My Pride Story: “I’ve always been out – and now I’m a managing partner”

My Pride Story article

Ahead of London’s Pride parade next weekend, Fieldfisher managing partner Michael Chissick shares his experiences.

I’ve been going to Pride for decades – since the late 1980s – and to compare the event as it was then with what is now is to look at two completely different things.

In the eighties I would march along varying routes through what were then rough parts of south London; later this month I’ll be part of the carnival atmosphere as London Pride meanders its way through the heart of tourist London.

Pride now is a carnival and a celebration of all that has been achieved. Going on a march used to mean going on a protest and that was absolutely true for Lesbian and Gay Pride, as it was then, in the eighties. It’s now 28 years since the section by the same number – of the Local Government Act 1988 – came into force, prohibiting local authorities from ‘promoting’ homosexuality and the protest marches around that time were passionate and vocal. It was a fierce fight for gay rights.

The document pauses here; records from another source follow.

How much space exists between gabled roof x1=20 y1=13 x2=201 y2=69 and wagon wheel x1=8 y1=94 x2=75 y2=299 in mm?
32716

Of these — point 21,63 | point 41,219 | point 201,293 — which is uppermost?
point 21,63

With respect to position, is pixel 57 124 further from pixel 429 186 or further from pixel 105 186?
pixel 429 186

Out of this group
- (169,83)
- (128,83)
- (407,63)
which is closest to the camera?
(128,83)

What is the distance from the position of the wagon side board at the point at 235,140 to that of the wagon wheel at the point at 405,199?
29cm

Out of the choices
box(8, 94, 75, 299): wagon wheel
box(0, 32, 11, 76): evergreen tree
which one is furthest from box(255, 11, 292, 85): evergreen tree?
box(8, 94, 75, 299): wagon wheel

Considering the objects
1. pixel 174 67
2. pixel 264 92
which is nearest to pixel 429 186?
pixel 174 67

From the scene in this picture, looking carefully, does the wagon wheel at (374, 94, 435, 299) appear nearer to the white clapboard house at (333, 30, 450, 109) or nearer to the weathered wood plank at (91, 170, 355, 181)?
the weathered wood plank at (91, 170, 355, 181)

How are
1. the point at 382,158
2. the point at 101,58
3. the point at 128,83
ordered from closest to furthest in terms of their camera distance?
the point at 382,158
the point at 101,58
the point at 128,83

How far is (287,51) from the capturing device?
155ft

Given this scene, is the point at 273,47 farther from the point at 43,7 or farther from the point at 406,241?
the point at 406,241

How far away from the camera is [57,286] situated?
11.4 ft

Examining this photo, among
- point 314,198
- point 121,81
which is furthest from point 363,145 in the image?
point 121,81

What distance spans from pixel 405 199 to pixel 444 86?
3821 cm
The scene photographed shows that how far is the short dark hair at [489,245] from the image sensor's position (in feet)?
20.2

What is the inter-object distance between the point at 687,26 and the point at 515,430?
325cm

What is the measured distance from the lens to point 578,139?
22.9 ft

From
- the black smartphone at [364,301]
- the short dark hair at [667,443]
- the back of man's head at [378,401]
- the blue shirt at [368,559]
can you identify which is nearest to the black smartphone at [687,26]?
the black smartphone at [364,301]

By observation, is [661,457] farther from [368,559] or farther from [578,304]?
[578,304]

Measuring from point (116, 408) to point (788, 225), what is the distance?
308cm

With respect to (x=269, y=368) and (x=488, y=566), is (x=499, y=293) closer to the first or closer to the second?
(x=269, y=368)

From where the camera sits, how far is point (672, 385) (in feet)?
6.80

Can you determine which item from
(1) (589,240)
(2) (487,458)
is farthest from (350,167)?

Today Pride is symbolic of how far society has come in accepting LGBTs – and law firms are among the numerous organisations scrambling to have their names associated with it. Take a look at the Pride in London website and you’ll see there are over fifty sponsors and supporters, from corporates to restaurant chains to media outlets.

Compare this to the prohibitive Section 28 and it’s clear the tables couldn’t have turned further. With the Mayor of London now a headline sponsor, LGBTs are largely accepted.

In terms of career prospects in the legal sector the diversity and equality battle in the industry is no longer about this group.

Firms keep track of the number of employees who are LGBT, or who fit into any other diversity group. Belonging to one is arguably a positive in recruitment – just so firms can keep their statistics looking good, but there is still so much more the industry should be doing to shirk the image that law is a profession for the privileged, and to attract some of these groups to careers in law in the first place.

Believe it or not Pride isn’t just for the LGBT community – there are thousands of participants who are straight, asexual, queer, questioning or gender-variant, and it’s that diversity that makes the day such a successful celebration. In the same way, the more diverse the legal industry becomes the better it will be for everyone – not least our clients.

People are often disappointed when they ask me how I came out, expecting there to be some big, dramatic story and office fall out. But I was never ‘in’, and the truth is I’ve been very lucky in that my sexuality has not affected my career. For many people it has, but I dearly hope those struggles are behind us – and that’s something to celebrate always, not just on June 25th.